Protein and Delivery Goal Assessment
We begin by reviewing protein type, molecular weight, isoelectric point, purity, concentration, buffer composition, solubility, known stability profile, aggregation information, desired release duration, preferred dosage form direction, available sample quantity, and current delivery challenge. This step clarifies whether the project primarily requires structural stabilization, aggregation reduction, local retention, sustained release, mild encapsulation, or polymer conjugation.
Stability Risk and Processing Sensitivity Review
The protein is evaluated for sensitivity to temperature, pH, ionic strength, organic solvents, shear, air-liquid interfaces, freeze-thaw cycles, drying steps, and polymer microenvironments. This assessment helps define which fabrication methods may create unacceptable risks and which carrier options are more compatible with preserving protein recovery, structure, and release-stage integrity.
Platform Shortlisting
Candidate platforms are shortlisted according to protein type, size, charge, aggregation tendency, release target, and processing tolerance. Hydrogels may be selected for hydrated local release, nanogels for nanoscale soft networks, nanoparticles for carrier engineering, microspheres for depot-like release, microcapsules for reservoir protection, and conjugates for molecular-level polymer modification.
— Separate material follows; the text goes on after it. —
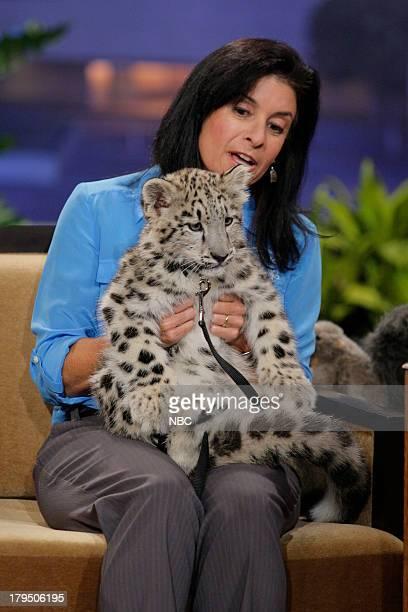Busch Garden's animal expert Julie Scardina with a baby snow leopard during an interview on August 29 2013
Polymer Material Selection
Suitable polymer materials are selected based on hydrophilicity, functional groups, degradation behavior, molecular weight, crosslinking potential, surface chemistry, charge interaction, and protein compatibility. Material selection may include PEG derivatives, hydrophilic networks, biodegradable polyesters, natural polymer derivatives, functionalized polymers, or responsive polymer systems depending on the selected platform strategy.
Prototype Formulation Preparation
Initial carrier prototypes are prepared while controlling protein-relevant parameters such as buffer composition, ionic strength, protein concentration, polymer ratio, crosslinking conditions, emulsification intensity, solvent exposure, temperature, and drying or reconstitution steps. Prototype preparation provides practical evidence of carrier formation, protein incorporation, physical stability, and process compatibility.
Loading, Integrity, and Release Testing
Prototype systems are evaluated for protein loading, encapsulation efficiency, recovery, leakage, aggregation, adsorption loss, carrier stability, and in vitro release behavior. Release testing is designed to distinguish actual protein liberation from degradation, carrier interference, incomplete extraction, or adsorption artifacts, while also considering post-release protein integrity whenever suitable methods are available.
Data Interpretation and Stability Mapping
Experimental data are interpreted to determine how polymer material, carrier architecture, fabrication conditions, matrix structure, and release environment affect protein behavior. This stage helps identify whether limitations arise from denaturation, aggregation, low loading, burst release, diffusion restriction, adsorption loss, degradation microenvironment, or analytical interference.
Optimization Recommendations
Based on the collected data, we provide recommendations for polymer composition, molecular weight, functional groups, crosslinking density, surface modification, buffer selection, processing conditions, carrier redesign, release testing setup, and additional characterization. Recommendations are aligned with sample availability, development stage, target release duration, and the client's next formulation decision.
Deliverables for Protein Delivery Projects
Deliverables are tailored to project scope and may include platform selection rationale, polymer material recommendations, prototype carrier systems, protein loading data, stability observations, characterization results, release profiles, and optimization guidance. These outputs help clients compare delivery options and decide whether to refine, expand, or redirect the development strategy.
Protein Delivery Platform Selection Report
Summarizes protein properties, stability risks, candidate platform comparison, material logic, and recommended development direction.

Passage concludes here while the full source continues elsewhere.